The spread *intends* to preserve prior fields, but `currentMetadata` is the CLI's locally-cached snapshot (`ApiSessionClient.metadata`). That cache can be:

- **`null`** when `MetadataSchema.safeParse(raw.metadata)` rejected the row at session bootstrap (`cli/src/api/api.ts` `getOrCreateSession` / `getSession` — lines 71-75 and 121-125 — silently null out the metadata on parse failure). In that case `current = this.metadata ?? ({} as Metadata)` in `cli/src/api/apiSession.ts` `updateMetadata` (lines 611-645) yields `{}`, and the archive payload becomes `{lifecycleState:'archived', archivedBy:'cli', archiveReason}` only.
- **stale** if a hub-side `update-session` event was missed (or arrived at a lower `metadataVersion`) and the local cache never picked up a `cursorSessionId` write committed by another path.

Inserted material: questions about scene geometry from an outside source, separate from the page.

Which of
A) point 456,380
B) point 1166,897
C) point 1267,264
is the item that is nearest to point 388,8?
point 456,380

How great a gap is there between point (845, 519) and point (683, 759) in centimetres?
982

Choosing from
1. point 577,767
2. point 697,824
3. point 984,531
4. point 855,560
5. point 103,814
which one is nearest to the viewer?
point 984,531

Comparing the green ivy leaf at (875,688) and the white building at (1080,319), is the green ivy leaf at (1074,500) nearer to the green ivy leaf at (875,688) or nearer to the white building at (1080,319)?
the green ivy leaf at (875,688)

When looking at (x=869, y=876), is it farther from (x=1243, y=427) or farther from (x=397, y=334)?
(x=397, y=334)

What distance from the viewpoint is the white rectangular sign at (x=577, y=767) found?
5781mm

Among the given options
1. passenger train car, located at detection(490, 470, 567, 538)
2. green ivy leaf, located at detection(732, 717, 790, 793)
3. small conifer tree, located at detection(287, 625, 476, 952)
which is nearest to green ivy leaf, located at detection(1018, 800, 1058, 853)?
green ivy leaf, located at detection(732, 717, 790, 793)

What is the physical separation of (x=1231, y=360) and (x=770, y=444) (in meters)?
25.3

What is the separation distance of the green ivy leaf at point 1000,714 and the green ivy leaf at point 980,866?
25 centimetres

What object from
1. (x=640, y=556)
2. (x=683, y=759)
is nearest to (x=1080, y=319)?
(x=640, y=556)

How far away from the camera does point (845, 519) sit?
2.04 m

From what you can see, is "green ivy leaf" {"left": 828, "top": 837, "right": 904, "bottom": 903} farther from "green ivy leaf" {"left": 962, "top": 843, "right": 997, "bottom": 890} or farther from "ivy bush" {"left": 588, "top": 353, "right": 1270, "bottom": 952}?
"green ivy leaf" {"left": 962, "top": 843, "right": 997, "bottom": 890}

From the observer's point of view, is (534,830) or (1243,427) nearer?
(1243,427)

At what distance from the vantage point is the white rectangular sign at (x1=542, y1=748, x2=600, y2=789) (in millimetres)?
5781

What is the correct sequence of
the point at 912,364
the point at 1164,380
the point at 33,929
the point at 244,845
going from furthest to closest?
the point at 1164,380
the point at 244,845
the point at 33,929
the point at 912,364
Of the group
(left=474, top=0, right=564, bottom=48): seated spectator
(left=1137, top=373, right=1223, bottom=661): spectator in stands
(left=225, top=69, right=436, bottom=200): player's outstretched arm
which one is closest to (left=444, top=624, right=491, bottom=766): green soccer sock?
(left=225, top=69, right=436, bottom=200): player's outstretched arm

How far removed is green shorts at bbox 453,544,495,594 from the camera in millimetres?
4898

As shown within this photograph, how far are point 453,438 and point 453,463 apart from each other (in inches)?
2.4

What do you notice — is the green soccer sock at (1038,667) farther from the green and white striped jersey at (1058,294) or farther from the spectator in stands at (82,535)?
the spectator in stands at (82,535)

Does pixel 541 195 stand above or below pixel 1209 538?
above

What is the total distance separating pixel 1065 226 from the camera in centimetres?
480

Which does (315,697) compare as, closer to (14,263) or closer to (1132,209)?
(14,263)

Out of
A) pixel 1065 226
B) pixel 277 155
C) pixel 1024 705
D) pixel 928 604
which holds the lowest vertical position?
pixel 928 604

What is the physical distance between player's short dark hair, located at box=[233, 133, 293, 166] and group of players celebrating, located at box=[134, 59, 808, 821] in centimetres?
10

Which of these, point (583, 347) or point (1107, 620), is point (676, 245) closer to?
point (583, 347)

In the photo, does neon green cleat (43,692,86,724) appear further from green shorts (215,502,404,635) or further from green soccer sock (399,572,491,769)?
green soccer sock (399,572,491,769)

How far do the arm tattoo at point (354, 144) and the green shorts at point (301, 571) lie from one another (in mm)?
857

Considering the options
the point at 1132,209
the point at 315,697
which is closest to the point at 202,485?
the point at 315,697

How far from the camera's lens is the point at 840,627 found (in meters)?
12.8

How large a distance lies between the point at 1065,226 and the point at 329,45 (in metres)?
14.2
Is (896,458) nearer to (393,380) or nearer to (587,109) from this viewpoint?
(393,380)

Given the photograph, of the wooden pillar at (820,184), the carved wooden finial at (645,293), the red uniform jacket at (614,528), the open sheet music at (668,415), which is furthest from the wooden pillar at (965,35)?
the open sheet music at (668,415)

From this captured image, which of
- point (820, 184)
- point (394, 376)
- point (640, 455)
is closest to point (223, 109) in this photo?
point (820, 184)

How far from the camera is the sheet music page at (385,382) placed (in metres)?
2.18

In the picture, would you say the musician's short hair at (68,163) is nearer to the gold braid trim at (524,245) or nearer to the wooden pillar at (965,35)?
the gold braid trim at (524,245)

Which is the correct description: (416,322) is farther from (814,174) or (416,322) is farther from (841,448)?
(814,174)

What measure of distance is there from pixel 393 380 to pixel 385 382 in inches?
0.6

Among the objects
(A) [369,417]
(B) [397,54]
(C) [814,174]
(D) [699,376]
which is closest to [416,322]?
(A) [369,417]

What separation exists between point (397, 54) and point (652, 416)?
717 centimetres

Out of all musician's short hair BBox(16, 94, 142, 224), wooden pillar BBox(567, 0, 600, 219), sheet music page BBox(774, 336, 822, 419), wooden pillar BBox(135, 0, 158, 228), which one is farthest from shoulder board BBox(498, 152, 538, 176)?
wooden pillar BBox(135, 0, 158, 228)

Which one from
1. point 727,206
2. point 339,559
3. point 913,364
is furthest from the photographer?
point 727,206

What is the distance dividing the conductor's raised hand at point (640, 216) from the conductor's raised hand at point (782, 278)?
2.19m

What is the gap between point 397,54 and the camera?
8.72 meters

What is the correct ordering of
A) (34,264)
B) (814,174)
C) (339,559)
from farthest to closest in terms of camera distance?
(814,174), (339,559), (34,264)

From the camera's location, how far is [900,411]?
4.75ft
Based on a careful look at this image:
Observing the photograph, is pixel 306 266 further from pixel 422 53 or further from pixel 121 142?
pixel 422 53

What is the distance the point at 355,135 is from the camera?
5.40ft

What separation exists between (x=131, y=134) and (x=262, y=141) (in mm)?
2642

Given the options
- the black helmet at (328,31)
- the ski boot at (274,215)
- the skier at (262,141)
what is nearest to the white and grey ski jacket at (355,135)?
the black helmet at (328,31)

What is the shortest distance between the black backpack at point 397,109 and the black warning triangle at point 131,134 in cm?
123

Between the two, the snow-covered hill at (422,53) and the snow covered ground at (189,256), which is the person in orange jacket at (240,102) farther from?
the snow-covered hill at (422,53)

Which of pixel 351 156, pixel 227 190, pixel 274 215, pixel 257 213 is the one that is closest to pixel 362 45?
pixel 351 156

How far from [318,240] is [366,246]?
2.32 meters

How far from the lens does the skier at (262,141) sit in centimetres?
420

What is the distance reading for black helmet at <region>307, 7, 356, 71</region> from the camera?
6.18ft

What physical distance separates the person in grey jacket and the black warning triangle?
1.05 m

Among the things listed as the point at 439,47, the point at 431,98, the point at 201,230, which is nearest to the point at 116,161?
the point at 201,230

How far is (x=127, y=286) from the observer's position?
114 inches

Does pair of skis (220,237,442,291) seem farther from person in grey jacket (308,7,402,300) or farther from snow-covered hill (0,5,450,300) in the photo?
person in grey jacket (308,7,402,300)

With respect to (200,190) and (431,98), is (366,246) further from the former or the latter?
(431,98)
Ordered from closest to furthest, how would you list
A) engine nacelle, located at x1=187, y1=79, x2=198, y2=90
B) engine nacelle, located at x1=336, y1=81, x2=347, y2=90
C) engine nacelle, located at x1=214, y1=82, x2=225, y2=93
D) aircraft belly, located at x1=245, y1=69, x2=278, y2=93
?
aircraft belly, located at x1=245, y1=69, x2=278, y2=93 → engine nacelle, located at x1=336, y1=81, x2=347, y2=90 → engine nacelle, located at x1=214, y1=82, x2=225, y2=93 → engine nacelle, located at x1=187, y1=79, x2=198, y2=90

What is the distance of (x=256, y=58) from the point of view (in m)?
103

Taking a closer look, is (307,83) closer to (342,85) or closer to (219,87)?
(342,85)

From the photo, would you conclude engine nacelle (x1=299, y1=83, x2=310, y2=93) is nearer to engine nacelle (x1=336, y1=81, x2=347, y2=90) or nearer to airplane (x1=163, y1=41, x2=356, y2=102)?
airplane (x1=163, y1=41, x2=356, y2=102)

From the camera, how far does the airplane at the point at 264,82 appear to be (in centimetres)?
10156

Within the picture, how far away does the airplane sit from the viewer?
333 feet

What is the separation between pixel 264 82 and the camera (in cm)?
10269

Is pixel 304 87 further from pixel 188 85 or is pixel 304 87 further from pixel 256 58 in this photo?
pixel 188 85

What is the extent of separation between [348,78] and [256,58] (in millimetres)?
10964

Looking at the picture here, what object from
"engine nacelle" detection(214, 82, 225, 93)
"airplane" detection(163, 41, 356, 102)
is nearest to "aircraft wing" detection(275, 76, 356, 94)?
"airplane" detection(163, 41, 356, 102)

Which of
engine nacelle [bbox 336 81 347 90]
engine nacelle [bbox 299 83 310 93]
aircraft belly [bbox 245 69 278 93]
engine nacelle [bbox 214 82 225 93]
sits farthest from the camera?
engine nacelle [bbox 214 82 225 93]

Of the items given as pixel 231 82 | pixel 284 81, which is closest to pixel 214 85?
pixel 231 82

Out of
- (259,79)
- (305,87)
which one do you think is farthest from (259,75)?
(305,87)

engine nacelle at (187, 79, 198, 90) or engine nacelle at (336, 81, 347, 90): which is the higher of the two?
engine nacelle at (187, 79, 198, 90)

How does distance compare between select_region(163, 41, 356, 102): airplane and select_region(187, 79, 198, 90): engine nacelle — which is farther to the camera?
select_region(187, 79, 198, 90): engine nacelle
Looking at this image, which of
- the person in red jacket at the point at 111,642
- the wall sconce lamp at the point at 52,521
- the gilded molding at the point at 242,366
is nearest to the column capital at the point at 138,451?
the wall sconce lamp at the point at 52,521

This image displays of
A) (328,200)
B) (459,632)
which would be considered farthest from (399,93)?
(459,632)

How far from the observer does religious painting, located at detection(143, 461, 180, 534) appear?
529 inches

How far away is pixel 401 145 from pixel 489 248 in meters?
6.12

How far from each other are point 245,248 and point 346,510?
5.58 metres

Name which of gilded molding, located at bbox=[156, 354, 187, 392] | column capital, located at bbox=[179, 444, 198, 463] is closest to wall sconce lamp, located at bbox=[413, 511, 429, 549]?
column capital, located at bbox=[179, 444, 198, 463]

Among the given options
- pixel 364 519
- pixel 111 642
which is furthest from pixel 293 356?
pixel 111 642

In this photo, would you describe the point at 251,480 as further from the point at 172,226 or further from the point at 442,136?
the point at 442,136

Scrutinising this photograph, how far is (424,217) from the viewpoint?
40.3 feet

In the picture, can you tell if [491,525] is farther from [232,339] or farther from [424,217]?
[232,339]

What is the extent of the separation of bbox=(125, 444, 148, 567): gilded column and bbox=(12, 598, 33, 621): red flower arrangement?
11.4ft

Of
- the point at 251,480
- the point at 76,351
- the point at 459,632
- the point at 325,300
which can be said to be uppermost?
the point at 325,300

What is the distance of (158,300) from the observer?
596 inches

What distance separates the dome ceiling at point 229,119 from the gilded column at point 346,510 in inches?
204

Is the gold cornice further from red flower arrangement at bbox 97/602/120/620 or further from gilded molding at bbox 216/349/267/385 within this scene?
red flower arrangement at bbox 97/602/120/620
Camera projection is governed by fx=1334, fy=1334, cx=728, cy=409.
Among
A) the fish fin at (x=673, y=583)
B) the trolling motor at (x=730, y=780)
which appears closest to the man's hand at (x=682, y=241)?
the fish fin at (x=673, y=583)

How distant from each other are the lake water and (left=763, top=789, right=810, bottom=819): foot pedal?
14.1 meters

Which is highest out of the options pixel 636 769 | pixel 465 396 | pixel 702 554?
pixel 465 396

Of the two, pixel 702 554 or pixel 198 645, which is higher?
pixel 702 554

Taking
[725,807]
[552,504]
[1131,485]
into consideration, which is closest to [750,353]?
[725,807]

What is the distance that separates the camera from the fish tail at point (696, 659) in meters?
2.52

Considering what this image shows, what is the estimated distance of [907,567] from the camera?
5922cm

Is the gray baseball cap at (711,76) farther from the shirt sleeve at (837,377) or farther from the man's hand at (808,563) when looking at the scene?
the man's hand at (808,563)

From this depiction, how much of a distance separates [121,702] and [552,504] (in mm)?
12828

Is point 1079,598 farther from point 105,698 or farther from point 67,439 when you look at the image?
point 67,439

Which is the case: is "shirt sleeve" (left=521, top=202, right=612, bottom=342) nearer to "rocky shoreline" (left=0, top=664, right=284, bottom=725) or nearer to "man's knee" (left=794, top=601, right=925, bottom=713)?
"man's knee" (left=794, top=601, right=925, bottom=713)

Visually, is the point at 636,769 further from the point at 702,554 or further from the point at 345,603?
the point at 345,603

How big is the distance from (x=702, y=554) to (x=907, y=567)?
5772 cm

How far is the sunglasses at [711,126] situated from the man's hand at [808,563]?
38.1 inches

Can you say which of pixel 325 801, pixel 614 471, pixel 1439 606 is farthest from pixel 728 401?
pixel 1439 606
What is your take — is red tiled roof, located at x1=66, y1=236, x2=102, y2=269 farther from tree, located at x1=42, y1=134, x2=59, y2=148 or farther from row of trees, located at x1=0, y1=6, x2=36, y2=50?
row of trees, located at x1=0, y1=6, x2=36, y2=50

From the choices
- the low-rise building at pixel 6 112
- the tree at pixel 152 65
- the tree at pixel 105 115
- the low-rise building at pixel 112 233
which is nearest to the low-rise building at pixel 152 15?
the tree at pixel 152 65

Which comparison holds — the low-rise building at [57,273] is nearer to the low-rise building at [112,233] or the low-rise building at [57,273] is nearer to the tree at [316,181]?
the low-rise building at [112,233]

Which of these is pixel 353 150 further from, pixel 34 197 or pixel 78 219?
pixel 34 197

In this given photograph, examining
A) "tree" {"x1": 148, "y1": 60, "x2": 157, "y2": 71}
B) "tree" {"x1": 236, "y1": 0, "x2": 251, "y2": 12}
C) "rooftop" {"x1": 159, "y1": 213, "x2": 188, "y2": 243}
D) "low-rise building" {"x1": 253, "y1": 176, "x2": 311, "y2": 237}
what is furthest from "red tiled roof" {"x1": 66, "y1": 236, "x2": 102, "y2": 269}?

### 2. Hub `update-metadata` is an unconditional REPLACE

`hub/src/store/sessions.ts` `updateSessionMetadata` (called from `hub/src/socket/handlers/cli/sessionHandlers.ts` `handleUpdateMetadata`) hands the incoming blob to `updateVersionedField` which writes `metadata = @field_value` verbatim. There is no carve-out for protocol resume tokens. Whatever the CLI sends fully replaces the prior row.

So a sparse archive payload from the CLI lands in the DB as-is, and the resume token vanishes.

## Fix proposal

The principled fix is **at the hub layer** because it's the single chokepoint for every metadata write (CLI, web, future surfaces) and protects against any caller that drops a resume token, intentionally or otherwise.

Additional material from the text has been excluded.